The entire IRS has seen a similar shift. As a result, training has become less effective, IRS employees told us, and the thoroughness of audits has diminished. It’s also made the IRS a worse place to work.
“The last time I was aware of hiring,” says Marie Allen, who retired in 2016 after a 32-year career at the IRS that included time auditing wealthy taxpayers, “I saw the young, angel, baby-faced agents coming in. They were told to sit down in a cubicle, given a computer, and told, ‘This is your training.’” A couple of trainees decided to quit rather than suffer through weeks more of this, she says. “So we lost young talent by basically boring them to death.”
Even established employees can feel themselves falling behind, making it harder to match up against sophisticated opponents. “We’re staying stagnant in what we know,” says an IRS employee who works on audits of corporations. Add to that the pressure to close audits as quickly as possible, and auditors often feel like they are rushing past signs of suspicious activity. “All I have time for is low-hanging fruit, basically,” the employee says. “It’s not only not fair to American taxpayers, it’s not very satisfying for me, either.”
As time went on, Reicks said, the IRS was able to undertake fewer and fewer audits of offshore accounts. Given a list of American accounts in a tax haven, the IRS would often be able to audit only 10 to 15 percent of them, she remembered. That meant the agency was not able to adequately pursue tens of thousands of people who had kept their bank accounts secret from the U.S. government.

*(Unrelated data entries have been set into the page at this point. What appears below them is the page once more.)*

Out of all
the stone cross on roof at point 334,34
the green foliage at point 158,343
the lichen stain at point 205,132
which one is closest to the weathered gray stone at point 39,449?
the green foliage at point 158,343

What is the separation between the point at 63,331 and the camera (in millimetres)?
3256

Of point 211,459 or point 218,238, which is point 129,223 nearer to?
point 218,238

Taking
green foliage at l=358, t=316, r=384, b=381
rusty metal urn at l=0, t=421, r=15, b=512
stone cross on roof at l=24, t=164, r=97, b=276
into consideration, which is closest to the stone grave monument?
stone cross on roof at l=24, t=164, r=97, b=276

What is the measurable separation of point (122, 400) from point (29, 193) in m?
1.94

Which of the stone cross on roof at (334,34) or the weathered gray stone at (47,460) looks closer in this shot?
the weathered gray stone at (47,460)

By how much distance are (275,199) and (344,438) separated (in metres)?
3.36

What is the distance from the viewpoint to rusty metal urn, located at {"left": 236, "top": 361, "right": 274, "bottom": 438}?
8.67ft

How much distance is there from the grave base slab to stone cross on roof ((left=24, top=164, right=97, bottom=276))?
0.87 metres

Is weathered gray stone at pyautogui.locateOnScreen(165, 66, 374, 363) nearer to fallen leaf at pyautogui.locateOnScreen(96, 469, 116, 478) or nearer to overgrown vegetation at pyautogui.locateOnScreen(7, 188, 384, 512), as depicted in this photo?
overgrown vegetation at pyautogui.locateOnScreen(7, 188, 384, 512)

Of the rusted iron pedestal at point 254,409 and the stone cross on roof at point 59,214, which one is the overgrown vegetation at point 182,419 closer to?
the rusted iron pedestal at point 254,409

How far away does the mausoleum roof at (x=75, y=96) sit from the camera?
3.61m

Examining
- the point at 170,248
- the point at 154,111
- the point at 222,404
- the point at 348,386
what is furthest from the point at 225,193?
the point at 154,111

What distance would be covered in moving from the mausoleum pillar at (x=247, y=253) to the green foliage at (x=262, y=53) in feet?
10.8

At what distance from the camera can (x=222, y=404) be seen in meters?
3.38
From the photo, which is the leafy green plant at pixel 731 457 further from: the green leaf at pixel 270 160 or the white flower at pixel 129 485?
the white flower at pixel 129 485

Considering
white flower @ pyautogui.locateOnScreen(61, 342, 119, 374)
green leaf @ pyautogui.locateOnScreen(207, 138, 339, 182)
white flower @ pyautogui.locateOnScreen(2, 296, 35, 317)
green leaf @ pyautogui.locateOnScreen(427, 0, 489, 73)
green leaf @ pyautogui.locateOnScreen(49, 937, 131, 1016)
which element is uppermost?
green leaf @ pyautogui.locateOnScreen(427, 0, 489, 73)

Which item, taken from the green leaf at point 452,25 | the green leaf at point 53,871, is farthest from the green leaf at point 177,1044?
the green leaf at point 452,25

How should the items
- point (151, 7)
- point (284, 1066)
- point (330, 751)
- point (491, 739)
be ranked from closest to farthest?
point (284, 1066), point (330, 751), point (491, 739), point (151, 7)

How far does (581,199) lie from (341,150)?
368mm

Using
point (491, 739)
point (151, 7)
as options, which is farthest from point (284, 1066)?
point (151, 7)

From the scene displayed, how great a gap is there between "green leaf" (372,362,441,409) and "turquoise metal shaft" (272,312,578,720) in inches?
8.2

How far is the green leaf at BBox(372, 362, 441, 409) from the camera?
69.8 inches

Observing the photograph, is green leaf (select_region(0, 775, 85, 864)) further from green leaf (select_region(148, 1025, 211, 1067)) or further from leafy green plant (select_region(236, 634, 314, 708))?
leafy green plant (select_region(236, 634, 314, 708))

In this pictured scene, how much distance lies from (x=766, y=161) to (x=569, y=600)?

In 2015, shortly after congressional Republicans forced the sudden $350 million cut that so upset Koskinen, Reicks began a new stage of her career. To prepare its managers for possible elevation to the executive level, the IRS puts them in temporary assignments. Over the course of a couple years, Reicks would get a different job every three to six months. But while the type of work changed at each assignment, the basic problem she faced did not: There weren’t enough people to do the work.
Her final assignment put her in charge of exam activities at two of the IRS’s “campuses” in the northeast. At the campuses, in row upon row of cubicles, thousands of tax examiners and customer-service representatives review correspondence and answer phone calls from taxpayers.
Employees, Reicks said, constantly asked whether the IRS was going to hire more workers. With no good news to report, the best Reicks could do was assure them that they were responsible only for the work assigned to them, not for the work the IRS should be doing. “I get that the four desks around you are all empty,” she remembered saying. “This is what we have. We will adjust the workload accordingly.”
Lacking staff, the IRS has shrunk programs—even those that brought in billions. One such casualty: pursuing taxpayers who do not bother to file tax returns. Tracking those people and businesses down, determining what they owe, and then reviewing what they submit in response is time-consuming. “Why generate new work when we don’t have the resources to do the work we have right now?” asks Shantelle Kitchen-Nelson, who managed a collections campus in Philadelphia in 2017 and recently retired.